10 de julho de 2026
EXECUÇÃO NA RODOVIA

Vídeos mostram Janaína, filha e ex-marido momentos antes do crime

Por Kaique Castro e N. Fradique | da Redação
| Tempo de leitura: 3 min
N. Fradique/GCN
O delegado da DIG, Márcio Murari, durante diligência em Itirapuã
A Polícia Civil de Franca está investigando as causas do homicídio de Janaína de Oliveira Carrijo, de 48 anos, na rodovia Ronan Rocha, entre Itirapuã e Patrocínio Paulista, no início da noite dessa quinta-feira, 15. O caso segue repleto de mistérios. A única coisa que se sabe é que Janaina foi morta com um tiro certeiro na cabeça.
 
Na manhã desta sexta-feira, 16, os investigadores da DIG (Delegacia de Investigações Gerais), comandados pelo delegado Márcio Murari, foram até a cidade de Itirapuã, para colher depoimentos e algumas pistas que possam levar ao autor do crime. 
 
A reportagem do GCN acompanhou o trabalho da Polícia Civil, também colhendo informações. Um dos locais visitados foi a sorveteira no Centro da cidade, que foi o último lugar que o casal, junto com a filha de 11 anos, passou antes de Janaína ser morta. 
 
Segundo a proprietária do estabelecimento, Janete Aparecida Batista Lara, apenas o pai e a filha entraram para comprar sorvete. Ela não soube precisar se havia dois veículos ou se o casal e a criança estavam juntos.

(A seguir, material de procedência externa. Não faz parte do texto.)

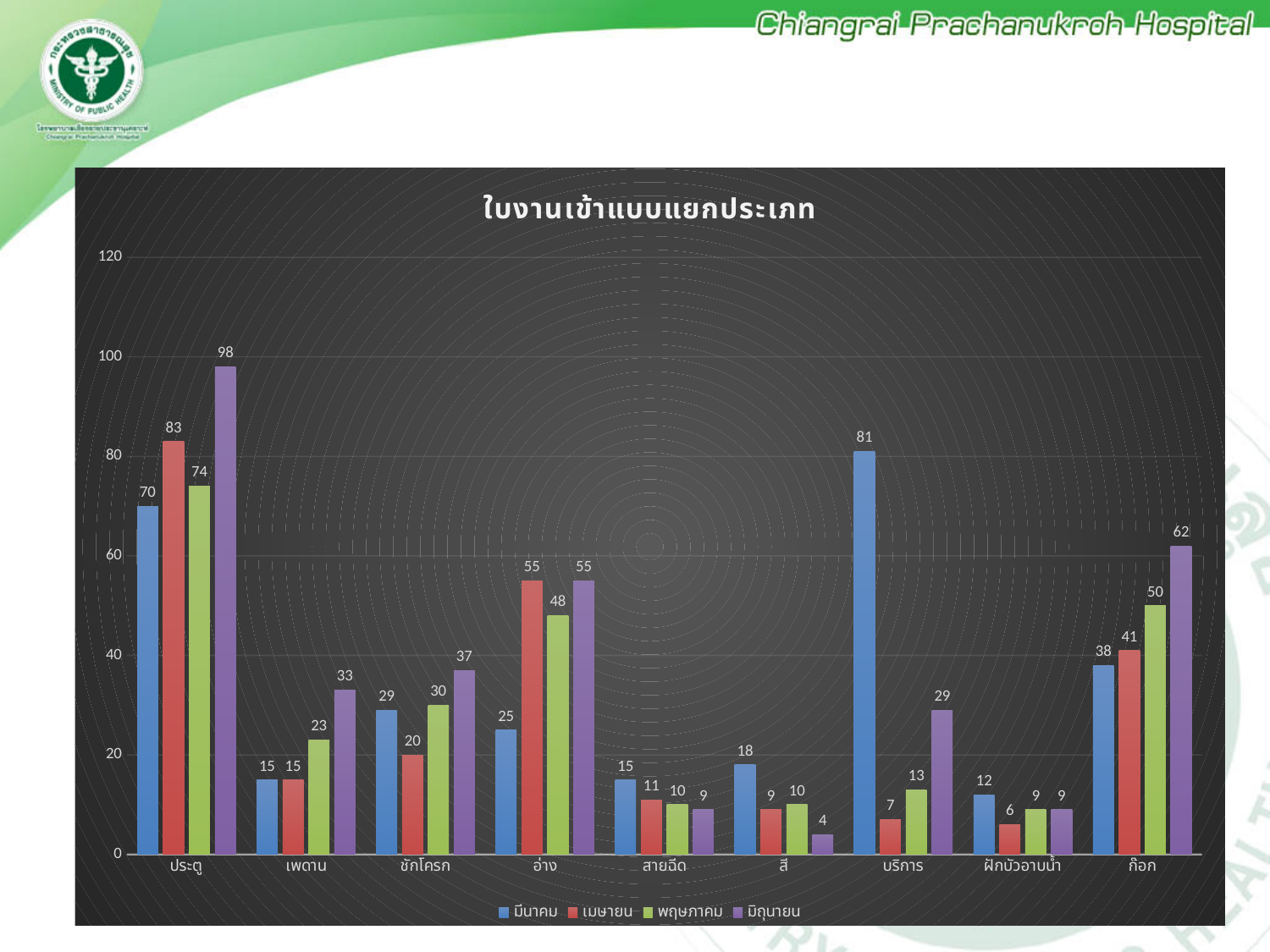
Which is larger for อ่าง: the เมษายน value or the พฤษภาคม value? เมษายน What is the value for ประตู in the มิถุนายน series? 98 How many series does the legend list? 4 What is the value for บริการ in the มีนาคม series? 81 How many categories are shown on the x axis? 9 What is the value for ก๊อก in the พฤษภาคม series? 50 Which category has the lowest value in the มิถุนายน series? สี What is the difference between the มิถุนายน and มีนาคม values for ก๊อก? 24 Which colour represents the มิถุนายน series in the legend? purple What kind of chart is shown on the slide? bar chart What is the title of the chart? ใบงานเข้าแบบแยกประเภท Which category has the highest value in the เมษายน series? ประตู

“Eu estava no fundo picando frutas. Foi meu marido que atendeu. Mas ele me disse que o pai perguntou o que a filha queria e ela respondeu um açaí. Ele também pediu uma bola de sorvete de morango, para a mãe da criança. O rapaz ainda pediu um copo de plástico para levar o sorvete no carro. A todo momento, ele tratou a filha bem”, disse Janete.
 
Os proprietários da sorveteria cederam alguns vídeos das câmeras de segurança ao GCN. As imagens exclusivas, de fato, retratam o relato da proprietária. 
 
Na gravação, é possível ver Janaína conduzindo o veículo conduzido em frente à sorveteria, pela rua principal da cidade, até encostar o carro. Pai e filha saem e realizam a compra. Isso acontece, segundo o relógio da câmera, às 16h56. 
 
Pai e filha ficam no estabelecimento por nove minutos. Após isso, eles saem. Não é possível ver se o ex-marido entra no carro de Janaína. 
 
Em outra sequência das imagens, às 17h19, mostra o carro de Janaina passando novamente em frente à sorveteria e, logo atrás, também passa um carro de cor preta. Essa é cor do carro onde estava o atirador, segundo relatado pela filha, momentos depois do crime. 
 
Uma outra câmera de um estabelecimento comercial, que fica às margens da entrada da cidade, mostra o exato momento que o carro conduzido por Janaína passa, sentido rodovia Ronan Rocha. Essa câmera o relógio aponta às 17h58, cerca de uma hora após o sorvete. Segundos após o carro passar, um outro veículo de cor preta, agora, aparentemente de outro modelo passa realizando o mesmo trajeto. 
 
Momentos depois, o crime aconteceu. Em um trecho de subida, um carro se emparelhou ao de Janaína e disparou cerca de três vezes, segundo a Polícia Civil. Um dos tiros atingiu a cabeça da mulher, que perdeu o controle da direção, subiu em um barranco e caiu em uma valeta de contenção de água, fora da pista. 
 
Segundo a polícia, a relação de Janaína com o ex-marido, que tem 42 anos, era conturbada. Inclusive, existem vários boletins de ocorrência de ameaça registrados um contra o outro. O último foi realizado por ela contra o ex-marido, em novembro do ano passado.
 
Durante a noite, a Polícia Militar realizou buscas para localizar o atirador. O ex-marido, então, se apresentou na CPJ (Central de Polícia Judiciária), onde alegou que não teve participação do crime. Ele prestou depoimento e realizou exame residuográfico. 
 
O corpo de Janaína foi sepultado no cemitério de Itirapuã, às 16 horas desta sexta-feira. Ela deixa dois filhos. A mulher era servidora pública no Fórum de Franca, onde atuava no Juizado Especial Cível.